In the following years, Aleramo became one of Italy's leading feminists. In 1925 she supported the Manifesto of the Anti-Fascist Intellectuals. Later in life, Aleramo toured the continent and was active in Communist politics after World War II. In 1948 she took part to the World Congress of Intellectuals in Defense of Peace in Wrocław.

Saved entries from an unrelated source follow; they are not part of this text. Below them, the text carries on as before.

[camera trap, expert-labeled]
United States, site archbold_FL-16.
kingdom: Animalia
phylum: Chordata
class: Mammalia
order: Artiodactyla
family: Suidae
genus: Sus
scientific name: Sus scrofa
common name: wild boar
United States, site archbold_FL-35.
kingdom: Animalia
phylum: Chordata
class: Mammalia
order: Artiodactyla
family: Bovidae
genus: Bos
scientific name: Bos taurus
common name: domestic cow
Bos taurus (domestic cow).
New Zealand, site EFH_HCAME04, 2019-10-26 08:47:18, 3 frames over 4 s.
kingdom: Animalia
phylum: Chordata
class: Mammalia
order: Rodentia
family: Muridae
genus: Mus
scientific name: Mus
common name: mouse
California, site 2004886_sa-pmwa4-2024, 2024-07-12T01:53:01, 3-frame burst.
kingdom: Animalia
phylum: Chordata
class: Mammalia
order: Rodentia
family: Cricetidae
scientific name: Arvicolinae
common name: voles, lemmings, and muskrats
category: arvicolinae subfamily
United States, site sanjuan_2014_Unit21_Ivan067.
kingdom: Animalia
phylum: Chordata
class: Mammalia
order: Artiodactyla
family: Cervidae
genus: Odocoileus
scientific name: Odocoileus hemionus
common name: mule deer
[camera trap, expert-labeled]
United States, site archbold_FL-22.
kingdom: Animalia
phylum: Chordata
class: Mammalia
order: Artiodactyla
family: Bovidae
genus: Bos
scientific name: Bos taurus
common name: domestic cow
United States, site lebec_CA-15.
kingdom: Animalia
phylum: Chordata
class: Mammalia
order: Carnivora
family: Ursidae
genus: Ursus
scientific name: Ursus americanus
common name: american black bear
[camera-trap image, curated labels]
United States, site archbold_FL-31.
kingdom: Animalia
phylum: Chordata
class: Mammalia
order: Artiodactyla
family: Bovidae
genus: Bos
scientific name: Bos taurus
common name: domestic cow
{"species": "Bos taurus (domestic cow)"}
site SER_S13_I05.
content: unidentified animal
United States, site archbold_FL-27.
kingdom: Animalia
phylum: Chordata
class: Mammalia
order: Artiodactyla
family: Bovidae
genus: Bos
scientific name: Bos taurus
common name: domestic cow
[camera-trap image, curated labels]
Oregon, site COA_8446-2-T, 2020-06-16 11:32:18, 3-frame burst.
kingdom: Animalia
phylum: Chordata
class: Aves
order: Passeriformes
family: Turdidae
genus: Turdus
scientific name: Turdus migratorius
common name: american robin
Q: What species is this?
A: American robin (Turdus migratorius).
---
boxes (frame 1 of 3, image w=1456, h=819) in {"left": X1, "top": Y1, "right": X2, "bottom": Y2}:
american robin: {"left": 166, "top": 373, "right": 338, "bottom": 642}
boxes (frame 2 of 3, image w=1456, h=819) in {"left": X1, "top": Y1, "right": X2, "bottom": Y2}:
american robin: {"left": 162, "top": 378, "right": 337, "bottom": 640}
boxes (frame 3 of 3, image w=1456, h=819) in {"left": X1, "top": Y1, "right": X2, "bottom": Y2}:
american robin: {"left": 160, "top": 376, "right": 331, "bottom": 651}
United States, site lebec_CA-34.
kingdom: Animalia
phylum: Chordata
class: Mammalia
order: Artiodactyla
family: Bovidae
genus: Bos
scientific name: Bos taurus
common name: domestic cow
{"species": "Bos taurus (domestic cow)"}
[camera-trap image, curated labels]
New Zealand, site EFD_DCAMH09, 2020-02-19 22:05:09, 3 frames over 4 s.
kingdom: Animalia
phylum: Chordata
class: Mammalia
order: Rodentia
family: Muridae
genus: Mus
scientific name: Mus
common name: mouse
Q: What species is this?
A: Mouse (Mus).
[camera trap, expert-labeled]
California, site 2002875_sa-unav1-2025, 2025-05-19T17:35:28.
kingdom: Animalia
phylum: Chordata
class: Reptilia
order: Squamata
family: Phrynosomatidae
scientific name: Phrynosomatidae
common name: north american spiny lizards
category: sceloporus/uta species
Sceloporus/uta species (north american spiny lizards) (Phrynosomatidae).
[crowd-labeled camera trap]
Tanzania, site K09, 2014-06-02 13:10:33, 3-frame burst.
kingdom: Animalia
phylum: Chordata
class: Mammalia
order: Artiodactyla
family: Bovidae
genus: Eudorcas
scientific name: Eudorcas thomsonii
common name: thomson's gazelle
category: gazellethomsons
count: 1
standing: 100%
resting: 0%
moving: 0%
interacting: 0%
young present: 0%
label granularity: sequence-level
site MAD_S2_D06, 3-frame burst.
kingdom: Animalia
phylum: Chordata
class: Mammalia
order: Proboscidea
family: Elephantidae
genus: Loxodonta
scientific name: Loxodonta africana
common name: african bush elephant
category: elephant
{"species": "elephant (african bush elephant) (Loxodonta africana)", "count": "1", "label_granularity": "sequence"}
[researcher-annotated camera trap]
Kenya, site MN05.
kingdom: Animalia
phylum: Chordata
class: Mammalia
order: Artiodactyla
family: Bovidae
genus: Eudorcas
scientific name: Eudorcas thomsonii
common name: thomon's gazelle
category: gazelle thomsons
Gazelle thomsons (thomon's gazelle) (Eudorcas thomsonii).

Aleramo famously said that she felt like she lived three lives. The first one, as a mother and wife, was outlined in her novel Una donna. Her second one was when she volunteered in a shelter for homeless people in Rome run by the Unione Femminile and was active in feminist organizations. Her 'third life' consisted of the 30 years she spent writing about her life experiences in her work. Aleramo died in Rome at the age of 83.

== Legacy ==
Aleramo's life is mostly significant for her trail-blazing trajectory as an independent woman and artist, and as an individual who lived through different ages (Liberal Italy, Fascism, Post-World War II, the advent of the Italian Republic) while always maintaining cultural and political visibility. Her personal correspondence with Poletti has, in more recent years, been studied due to their open-minded view on homosexual relationships. Aleramo's first book in particular, Una donna, is considered a classic of Italian literature, and the first outspokenly feminist novel written by an Italian author.

== Selected works ==

- Una donna (A Woman, 1906)
- Il passaggio (The Crossing, 1919)
- Andando e stando (Moving and Being, 1921)
- Momenti (Moments, 1921)
- Trasfigurazione (Transfiguration, 1922)
- Endimione (Endymion, 1923, play)
- Poesie (Poems, 1929)
- Gioie d'occasione (Occasional Pleasures, 1930)
- Il frustino (The Whip, 1932)
- Sì alla terra (Yes to the Earth, 1934)
- Orsa minore (Ursa Minor, 1938)
- Diario e lettere: dal mio diario (Diary of a Woman, 1945)
- Selva d'amore (Forest of Love, 1947)
- Aiutatemi a dire (Help Me to Speak, 1951)
- Gioie d'occasione e altre ancora (More Occasional Pleasures, 1954)
- Luci della mia sera (Lights of My Evening, 1956)
- Lettere (Letters, 1958)

== Bibliography ==
- Aldrich, Robert and Garry Wotherspoon. Who's Who in Gay and Lesbian History, from Antiquity to World War II. Routledge, London, 2001. ISBN 978-0-415-25369-7.
- Grimaldi Morosoff, Anna. Transfigurations: The Autobiographical Novels of Sibilla Aleramo (Writing About Women). Peter Lang, Bern, 1999. ISBN 978-0-820-43351-6.
Grimaldi Morosoff, Anna. "Il Passaggio: An Autobiographical Novel by Sibilla Aleramo." in Studies in Honor of Maria Salgado. Juan De La Cuesta, Newark, Delaware, 1995.